A Technological University is a designation of a type of third-level institution in Ireland. The potential for such universities was established through legislation in 2018. Since then, various groups of institutes of technology began a merger process to create five technological universities:
 Technological University Dublin was established in January 2019 as the result of a merger of the three Institutes of Technology in the County Dublin area. Its foundation was announced in July 2018.
 Munster Technological University was established in January 2021 following the merger of IT Tralee and Cork IT. A formal application for the TU for the south west, comprising Cork IT and IT Tralee, was lodged in February 2019, but it was initially unsuccessful. A second, successful, application was made in 2020.
 The Technological University of the Shannon: Midlands Midwest was formed from a merger of Athlone IT and Limerick IT. It was announced in October 2019 forming a TU for the mid-west and midlands regions, centred on the River Shannon. Athlone IT had investigated the possibility of becoming a university in its own right. A formal application for TU status was made by the consortium in November 2020, with approval granted in May 2021. It opened in October 2021, with campuses distributed amongst Limerick City, Athlone, Clonmel, Ennis, and Thurles.
 Atlantic Technological University was formed following the merger of Galway-Mayo IT (GMIT) and IT Sligo, both in Connacht in the west of Ireland, with Letterkenny IT (LYIT), located in the north of Ireland.
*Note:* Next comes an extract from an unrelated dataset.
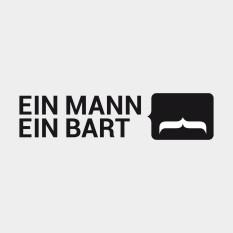 Logo-1Mann1Bart-1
The Connacht-Ulster Alliance (CUA) submitted a formal application to the Department of Further and Higher Education in May 2021. Formal approval was granted by Simon Harris, Minister for Further and Higher Education, in October 2021, with a launch date in early 2022.
 South East Technological University is the merger of IT Carlow and Waterford IT. A vision document was published in 2015, and a memorandum of understanding was signed in 2017. At the launch of TU Dublin in July 2018, the Taoiseach expressed regret that this TUSE bid had not progressed sufficiently following the "Technological Universities Act 2018". Staff of IT Carlow, rejected the current plan for the TU in June 2019. A formal application was made in May 2021, and it was formally established in May 2022.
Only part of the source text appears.